Al suo risveglio l’unica persona presente è la nonna Karla e l’infermiere che ha assistito Aiyana durante tutto il suo ricovero in ospedale. Il suo nuovo inizio sarà particolarmente traumatico, tra ricordi forzati e mezze verità, Aiyana dovrà riuscire a ritrovare se stessa e la sua vera vita.

Aiyana sembrava essersi calmata. Fece scivolare la sua mano fino a sfiorare quella della nonna. Le sorrise. Quel sorriso era oro. Se solo si fosse guardata allo specchio, si sarebbe innamorata di se stessa, perché il segreto dell’eterna bellezza è nel coraggio di essere felici.

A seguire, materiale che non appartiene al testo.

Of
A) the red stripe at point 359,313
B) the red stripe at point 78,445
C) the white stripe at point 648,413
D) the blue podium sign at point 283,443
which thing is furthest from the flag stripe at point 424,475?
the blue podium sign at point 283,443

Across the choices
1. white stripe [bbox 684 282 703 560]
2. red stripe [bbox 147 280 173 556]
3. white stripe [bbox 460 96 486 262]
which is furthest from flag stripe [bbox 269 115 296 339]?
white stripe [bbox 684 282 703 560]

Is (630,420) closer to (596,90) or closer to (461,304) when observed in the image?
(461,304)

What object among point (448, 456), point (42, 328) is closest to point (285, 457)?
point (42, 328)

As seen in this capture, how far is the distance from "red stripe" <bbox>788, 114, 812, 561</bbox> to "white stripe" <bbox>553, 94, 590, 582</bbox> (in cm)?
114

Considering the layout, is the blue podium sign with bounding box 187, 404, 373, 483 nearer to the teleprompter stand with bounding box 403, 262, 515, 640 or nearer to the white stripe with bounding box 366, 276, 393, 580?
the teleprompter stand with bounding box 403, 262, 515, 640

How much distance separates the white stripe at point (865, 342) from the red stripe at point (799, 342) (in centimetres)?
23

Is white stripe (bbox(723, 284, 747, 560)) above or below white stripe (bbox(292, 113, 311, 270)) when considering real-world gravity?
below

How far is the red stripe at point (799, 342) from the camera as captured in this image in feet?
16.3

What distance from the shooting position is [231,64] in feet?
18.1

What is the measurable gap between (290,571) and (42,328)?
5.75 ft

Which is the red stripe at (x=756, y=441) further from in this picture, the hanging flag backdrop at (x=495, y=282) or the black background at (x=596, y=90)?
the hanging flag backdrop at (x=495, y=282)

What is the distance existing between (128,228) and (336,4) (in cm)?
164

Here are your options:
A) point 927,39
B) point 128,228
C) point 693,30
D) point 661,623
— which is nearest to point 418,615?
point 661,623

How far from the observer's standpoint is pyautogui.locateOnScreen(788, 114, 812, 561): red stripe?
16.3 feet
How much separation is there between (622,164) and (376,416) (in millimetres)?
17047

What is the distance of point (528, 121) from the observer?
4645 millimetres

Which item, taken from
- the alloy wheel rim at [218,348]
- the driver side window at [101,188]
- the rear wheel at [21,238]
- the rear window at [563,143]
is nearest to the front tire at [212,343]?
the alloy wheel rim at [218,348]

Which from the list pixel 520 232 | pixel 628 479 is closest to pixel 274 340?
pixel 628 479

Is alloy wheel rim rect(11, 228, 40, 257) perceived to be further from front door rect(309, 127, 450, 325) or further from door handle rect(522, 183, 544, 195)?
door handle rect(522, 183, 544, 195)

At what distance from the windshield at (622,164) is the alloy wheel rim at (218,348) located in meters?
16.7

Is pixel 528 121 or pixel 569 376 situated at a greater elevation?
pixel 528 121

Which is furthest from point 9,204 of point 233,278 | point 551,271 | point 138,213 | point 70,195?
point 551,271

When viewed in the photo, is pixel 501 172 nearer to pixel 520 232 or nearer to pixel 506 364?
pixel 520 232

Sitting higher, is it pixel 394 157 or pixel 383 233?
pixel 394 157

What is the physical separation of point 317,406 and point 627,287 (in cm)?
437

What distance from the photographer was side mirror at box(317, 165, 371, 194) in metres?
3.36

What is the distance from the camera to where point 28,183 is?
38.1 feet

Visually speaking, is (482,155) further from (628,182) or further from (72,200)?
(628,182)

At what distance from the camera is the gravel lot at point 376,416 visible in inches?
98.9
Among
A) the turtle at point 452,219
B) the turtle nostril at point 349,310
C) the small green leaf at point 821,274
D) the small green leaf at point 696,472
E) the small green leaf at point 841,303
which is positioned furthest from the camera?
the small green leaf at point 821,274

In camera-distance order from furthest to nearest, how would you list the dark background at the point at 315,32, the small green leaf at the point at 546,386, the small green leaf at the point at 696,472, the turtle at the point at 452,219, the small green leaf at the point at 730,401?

Un libro all’insegna dell’amore, inteso come forma estrema di se. Non si ferma davanti a nulla, un vortice di sensazioni che non può essere fermato dal pregiudizio e la cattiveria che sfocia in omofobia, ripresa sia da persone vicine a noi che lontane. Dobbiamo capire che le persone devono essere lasciate libere di vivere tutto, nel bene e nel male, senza ostacolare o privare di nessun tipo di contatto o sentimento. Noi non siamo nessuno per decidere cosa deve fare una persona della propria vita. Nemmeno strapparli la vita.

Un inno alla vita vissuta senza pregiudizi, urlando al mondo cosa desideriamo veramente. Una scrittura molto sofferta ma sentita, dall’emozioni tangibili e dalla storia vissuta in ogni singola pagina. Sono rimasta piacevolmente colpita dalla capacità di Elia, ragazzo estremamente giovane, di esprimere tali stati d’animo in maniera cristallina strappandoti dalla realtà e dimostrando cosa vuol dire vivere intensamente.

Consiglio molto questo libro, come tutto il percorso svolto da Elia, vi invito a visitare il suo shop e condividere tutti insieme un messaggio ben preciso.

Sostenere la diversità perché è la normalità. Kevin Ruiz.